# cifs option for mount



## garcetto (Nov 8, 2010)

hi, is there and option to mount a windows share as cifs instead of smbfs?
i have tested and it exist under linux  (mount -t cifs -o guest,uid=client_user,gid=users //192.168.44.100/share /path_to/mount).
any clue? thanks !


----------



## garcetto (Nov 8, 2010)

and of course i CANNOT use netbios over tcp, so smbfs mount is NOT a solution


----------



## SirDice (Nov 8, 2010)

garcetto said:
			
		

> hi, is there and option to mount a windows share as cifs instead of smbfs?


They're the same thing.

http://en.wikipedia.org/wiki/Server_Message_Block


----------



## garcetto (Nov 8, 2010)

anyway, smbfs is using 139 port and netbios over tcp, cifs use 445 and netbios can be disabled.
any clue?


----------



## garcetto (Nov 8, 2010)

done some more testing and googling...it seems that it is a problem of mount_smbfs on freebsd that does not permit to ignore the "netbios over tcp" name of the server (no fallback to tcp 445 and dns resolution if netbios is off).
made some tests with it enabled and disabled on an xp "server" pc, and it does not work, confirmed.
very very bad...the funny thing is that under debian it works! sigh!!!


----------

+---+

-- EXERCISE TASKS --
a – In one to three sentences, explain why the original poster in the cifs mount thread says an smbfs mount does not work for their setup.
b – From the cifs mount thread, echo everything from "http://en.wikipedia.org/wiki/Server_Message_Block" down to "can be disabled.".
The data placed after this text comes from a separate source.

Rows from a dataset
+---+

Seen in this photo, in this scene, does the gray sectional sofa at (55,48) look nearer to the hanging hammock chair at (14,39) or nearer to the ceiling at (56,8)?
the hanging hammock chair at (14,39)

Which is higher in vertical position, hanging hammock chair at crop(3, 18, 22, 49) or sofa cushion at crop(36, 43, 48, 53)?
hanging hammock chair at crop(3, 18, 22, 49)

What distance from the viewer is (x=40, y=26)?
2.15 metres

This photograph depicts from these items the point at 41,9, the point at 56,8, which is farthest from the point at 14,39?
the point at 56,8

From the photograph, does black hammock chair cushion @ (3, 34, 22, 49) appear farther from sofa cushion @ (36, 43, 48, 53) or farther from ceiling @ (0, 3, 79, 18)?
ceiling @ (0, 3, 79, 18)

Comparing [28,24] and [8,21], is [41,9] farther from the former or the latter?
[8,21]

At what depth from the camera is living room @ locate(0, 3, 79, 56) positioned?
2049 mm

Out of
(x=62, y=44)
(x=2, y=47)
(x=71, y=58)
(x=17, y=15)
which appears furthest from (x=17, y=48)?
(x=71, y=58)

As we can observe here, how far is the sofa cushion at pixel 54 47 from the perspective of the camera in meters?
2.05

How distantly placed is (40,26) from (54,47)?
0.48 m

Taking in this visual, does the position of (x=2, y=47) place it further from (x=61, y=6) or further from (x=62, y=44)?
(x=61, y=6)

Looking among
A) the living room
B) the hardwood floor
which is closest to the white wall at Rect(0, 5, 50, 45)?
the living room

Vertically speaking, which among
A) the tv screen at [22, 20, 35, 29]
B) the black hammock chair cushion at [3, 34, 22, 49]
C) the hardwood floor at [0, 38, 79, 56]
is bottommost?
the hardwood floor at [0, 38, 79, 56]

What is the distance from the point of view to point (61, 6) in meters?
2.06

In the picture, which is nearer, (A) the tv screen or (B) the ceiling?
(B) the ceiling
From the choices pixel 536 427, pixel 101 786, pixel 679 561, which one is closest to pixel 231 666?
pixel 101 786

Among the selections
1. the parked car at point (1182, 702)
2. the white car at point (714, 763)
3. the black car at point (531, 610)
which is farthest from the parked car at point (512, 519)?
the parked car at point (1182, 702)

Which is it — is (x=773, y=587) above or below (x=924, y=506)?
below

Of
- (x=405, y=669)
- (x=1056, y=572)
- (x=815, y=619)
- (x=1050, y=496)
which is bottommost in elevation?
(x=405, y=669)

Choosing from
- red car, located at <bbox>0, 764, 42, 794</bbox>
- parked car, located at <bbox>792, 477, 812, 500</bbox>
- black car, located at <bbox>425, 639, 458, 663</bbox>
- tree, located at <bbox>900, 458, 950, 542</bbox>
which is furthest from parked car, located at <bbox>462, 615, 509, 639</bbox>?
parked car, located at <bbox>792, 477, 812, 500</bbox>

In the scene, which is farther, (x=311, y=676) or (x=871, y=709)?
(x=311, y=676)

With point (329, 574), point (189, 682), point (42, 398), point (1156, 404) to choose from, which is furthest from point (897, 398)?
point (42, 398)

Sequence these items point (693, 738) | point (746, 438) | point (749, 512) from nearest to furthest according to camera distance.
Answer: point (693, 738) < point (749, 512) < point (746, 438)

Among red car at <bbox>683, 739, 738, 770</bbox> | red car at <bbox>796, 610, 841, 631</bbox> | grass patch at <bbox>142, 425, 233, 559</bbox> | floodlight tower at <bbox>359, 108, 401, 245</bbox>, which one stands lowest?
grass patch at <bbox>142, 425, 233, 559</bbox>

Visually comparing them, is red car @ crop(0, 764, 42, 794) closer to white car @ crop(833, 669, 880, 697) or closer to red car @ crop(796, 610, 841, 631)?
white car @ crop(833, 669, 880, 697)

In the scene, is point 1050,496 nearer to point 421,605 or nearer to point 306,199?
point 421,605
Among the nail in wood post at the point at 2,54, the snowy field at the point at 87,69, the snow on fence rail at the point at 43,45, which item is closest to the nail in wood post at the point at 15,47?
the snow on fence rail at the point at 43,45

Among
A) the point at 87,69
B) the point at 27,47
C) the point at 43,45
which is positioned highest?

+---+

-- SOLUTIONS BELOW --
a – The poster cannot use NetBIOS over TCP. According to the thread, smbfs uses port 139 and NetBIOS over TCP, while cifs uses port 445 and lets NetBIOS be disabled. FreeBSD's mount_smbfs also cannot ignore the server's NetBIOS name or fall back to TCP 445 and DNS resolution.

b –
http://en.wikipedia.org/wiki/Server_Message_Block


----------



## garcetto (Nov 8, 2010)

anyway, smbfs is using 139 port and netbios over tcp, cifs use 445 and netbios can be disabled.